Every birthday I am reminded of the most important relationship that each of has, and that is the relationship with ourselves. For almost longer than I care to admit I did not like myself. Birthdays have always been that time of year where I could not seem to escape that realization, so I cried. I have cried on my birthday every year of my life, well up until quite recently. I remember my mom asking me year after year why I was crying and I always said that I did not know, to which she would just hug me and say that maybe I just needed a good cry and to join the party when I was ready. When I first heard the song “it’s my party and I’ll cry if I want to”, I was so excited to use that line with my mom on my next birthday. And sure enough on my 9th birthday I exclaimed those very lyrics through tears. I felt that it bothered my mom when I cried so I made great efforts to hide it.
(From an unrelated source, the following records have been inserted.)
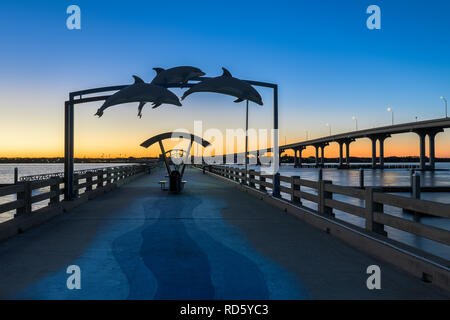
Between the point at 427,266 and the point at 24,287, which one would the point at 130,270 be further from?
the point at 427,266

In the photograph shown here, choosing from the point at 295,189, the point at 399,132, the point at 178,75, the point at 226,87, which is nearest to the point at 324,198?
the point at 295,189

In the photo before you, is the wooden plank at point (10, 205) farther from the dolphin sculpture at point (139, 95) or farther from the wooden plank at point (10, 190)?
the dolphin sculpture at point (139, 95)

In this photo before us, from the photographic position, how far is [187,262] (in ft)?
19.1

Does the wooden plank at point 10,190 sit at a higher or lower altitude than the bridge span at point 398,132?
lower

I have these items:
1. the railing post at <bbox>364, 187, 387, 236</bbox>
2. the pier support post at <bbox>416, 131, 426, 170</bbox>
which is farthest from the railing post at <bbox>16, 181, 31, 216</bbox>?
the pier support post at <bbox>416, 131, 426, 170</bbox>

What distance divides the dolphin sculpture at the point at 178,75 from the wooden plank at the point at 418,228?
990 cm

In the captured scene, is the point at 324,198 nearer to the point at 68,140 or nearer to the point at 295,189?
the point at 295,189

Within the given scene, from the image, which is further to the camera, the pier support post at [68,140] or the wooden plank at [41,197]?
the pier support post at [68,140]

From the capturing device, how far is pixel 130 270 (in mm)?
5387

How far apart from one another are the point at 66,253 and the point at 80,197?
7536 mm

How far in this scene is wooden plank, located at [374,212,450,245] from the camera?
495 centimetres

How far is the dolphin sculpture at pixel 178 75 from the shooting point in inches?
568

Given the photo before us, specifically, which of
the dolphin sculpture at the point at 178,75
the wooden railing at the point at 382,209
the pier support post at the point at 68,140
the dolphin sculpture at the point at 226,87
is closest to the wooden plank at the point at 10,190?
the pier support post at the point at 68,140

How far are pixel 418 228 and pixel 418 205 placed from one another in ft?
1.24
I was very afraid of people wishing me happy birthday all throughout my childhood in fear that I would suddenly burst into tears. Soon I began to plan all my parties on a day other than the 28th, and to any one significant in my life I would ask that we just stayed home on that day and have a nice home cooked meal or something very low key. I know just writing this makes me sound a little crazy, I mean who in their right mind actually avoids people on their birthday because they are afraid of crying in public? Well I sure did, and I had no clue that I was doing this up until the birthday that I did not shed a tear. I remember waking up the day after in shock that I made it through that whole day without even a sniffle or painful eye burning sensation as the tears well up and you try not to blink a single one out.
It has only been a few years of tear free birthdays, but it is a real victory for me to be able to look back on the previous year and know that I am happy with myself, that I am happy with the decisions made in the previous year and that I can look in the mirror with a tear free smile. I look forward to many more years of the same mentality and I wish the same to all my readers.